Monument du chambara (« film de samourai »), Hitokiri est un film qui fut longtemps invisible. La famille de Yukio Mishima en avait interdit la projection en raison d’une scène où le célèbre écrivain, acteur à ses heures perdues, se tranche le ventre, anticipant son suicide par seppuku, un an plus tard. Qu’on ne s’y trompe pas, ce n’est pourtant pas la rareté et ce parfum de controverse qui expliquent la réputation d’Hitokiri.
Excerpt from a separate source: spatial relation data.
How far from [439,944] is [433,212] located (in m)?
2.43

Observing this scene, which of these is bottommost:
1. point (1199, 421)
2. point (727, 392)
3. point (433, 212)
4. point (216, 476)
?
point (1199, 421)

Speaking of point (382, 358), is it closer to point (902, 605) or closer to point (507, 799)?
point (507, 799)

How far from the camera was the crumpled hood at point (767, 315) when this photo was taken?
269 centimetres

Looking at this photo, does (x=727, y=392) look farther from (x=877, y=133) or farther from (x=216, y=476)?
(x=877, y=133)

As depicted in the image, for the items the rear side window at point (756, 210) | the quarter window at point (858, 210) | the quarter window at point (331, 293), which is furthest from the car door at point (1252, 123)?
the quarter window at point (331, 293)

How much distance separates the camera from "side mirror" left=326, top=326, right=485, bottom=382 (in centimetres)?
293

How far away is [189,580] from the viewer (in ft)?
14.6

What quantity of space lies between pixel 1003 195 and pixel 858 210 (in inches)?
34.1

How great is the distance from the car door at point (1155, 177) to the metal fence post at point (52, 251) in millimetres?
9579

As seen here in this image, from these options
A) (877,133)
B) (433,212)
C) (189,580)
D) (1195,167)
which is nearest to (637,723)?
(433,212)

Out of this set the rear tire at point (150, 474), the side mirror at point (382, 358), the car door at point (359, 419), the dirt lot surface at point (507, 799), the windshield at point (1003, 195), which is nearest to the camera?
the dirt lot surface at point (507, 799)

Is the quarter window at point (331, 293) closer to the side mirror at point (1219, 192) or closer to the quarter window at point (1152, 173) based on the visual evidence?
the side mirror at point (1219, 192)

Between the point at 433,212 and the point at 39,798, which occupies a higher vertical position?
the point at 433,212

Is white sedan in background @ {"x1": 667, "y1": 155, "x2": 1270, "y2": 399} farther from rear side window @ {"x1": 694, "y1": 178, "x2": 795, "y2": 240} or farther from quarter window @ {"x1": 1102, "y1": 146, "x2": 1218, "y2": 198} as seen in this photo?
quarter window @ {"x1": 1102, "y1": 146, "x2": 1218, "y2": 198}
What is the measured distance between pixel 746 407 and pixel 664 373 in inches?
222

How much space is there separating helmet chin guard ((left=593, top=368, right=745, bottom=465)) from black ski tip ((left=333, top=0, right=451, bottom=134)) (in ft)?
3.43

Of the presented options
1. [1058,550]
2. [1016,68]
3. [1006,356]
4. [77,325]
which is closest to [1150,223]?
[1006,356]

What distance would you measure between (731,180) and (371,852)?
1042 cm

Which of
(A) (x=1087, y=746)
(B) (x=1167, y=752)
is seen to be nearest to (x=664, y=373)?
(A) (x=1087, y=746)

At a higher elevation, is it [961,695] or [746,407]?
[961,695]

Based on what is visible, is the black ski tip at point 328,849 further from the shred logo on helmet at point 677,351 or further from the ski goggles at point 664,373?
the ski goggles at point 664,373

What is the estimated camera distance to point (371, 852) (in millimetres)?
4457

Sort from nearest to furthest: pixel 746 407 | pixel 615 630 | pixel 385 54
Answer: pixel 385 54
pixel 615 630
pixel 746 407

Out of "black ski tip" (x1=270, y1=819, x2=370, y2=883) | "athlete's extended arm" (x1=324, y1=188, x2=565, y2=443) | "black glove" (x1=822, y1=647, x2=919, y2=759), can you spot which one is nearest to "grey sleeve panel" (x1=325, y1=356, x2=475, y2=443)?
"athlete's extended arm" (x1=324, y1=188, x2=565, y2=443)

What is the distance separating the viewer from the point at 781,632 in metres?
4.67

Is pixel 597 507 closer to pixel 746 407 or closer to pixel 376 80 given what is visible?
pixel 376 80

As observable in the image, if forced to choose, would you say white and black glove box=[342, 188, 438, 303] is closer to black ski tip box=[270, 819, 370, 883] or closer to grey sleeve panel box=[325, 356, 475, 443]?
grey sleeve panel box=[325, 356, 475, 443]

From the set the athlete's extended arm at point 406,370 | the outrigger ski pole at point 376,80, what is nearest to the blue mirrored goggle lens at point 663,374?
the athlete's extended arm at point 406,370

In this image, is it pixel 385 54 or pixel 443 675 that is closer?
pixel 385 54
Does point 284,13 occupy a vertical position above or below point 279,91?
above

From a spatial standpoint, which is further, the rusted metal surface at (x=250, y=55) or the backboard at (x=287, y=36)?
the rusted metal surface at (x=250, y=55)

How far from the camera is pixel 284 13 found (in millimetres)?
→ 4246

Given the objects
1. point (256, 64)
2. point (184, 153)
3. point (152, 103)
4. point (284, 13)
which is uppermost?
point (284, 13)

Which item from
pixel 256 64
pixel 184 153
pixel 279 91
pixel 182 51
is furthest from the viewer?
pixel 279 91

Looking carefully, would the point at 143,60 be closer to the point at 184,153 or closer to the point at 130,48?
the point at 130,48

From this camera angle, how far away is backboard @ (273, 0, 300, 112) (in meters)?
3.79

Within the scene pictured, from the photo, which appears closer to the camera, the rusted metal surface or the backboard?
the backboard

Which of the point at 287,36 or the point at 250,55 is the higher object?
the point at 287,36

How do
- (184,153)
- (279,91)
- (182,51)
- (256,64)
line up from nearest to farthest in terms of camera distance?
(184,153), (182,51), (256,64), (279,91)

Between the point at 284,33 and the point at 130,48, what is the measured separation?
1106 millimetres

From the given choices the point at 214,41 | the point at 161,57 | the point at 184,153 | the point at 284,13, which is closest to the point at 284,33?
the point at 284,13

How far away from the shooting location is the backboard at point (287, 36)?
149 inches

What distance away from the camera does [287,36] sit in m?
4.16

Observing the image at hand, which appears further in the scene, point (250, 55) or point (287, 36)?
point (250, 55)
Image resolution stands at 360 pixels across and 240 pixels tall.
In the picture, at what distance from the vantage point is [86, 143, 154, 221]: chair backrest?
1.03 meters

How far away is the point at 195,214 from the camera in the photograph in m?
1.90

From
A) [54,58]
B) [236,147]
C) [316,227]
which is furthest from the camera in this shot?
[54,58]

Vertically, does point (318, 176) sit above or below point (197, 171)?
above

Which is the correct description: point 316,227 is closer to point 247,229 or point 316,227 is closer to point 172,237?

Ecrit par Shinobu Hashimoto, un géant du scénario, (Rashomon et Les Sept Samouraïs, c’était lui !) le film raconte la chute tragique en forme d’ascension ambigüe d’un sabreur-clochard manipulé par un politicien machiavélique. Etrange variation sur le thème d’Icare, le film met en scène l’éblouissement du sans-grade devant l’appétit de pouvoir de son mentor vers lequel il croit sans cesse se hisser.
Loin de juguler la violence à l’œuvre dans le récit, la rigueur insensé du découpage qui ne rechigne devant aucun plan-séquence, la décuple. Sans doute parce qu’ils propulsent les personnages vers leur destin odieux, chaque coup de sabre dans ce film acquiert une intensité parfaitement traumatisante.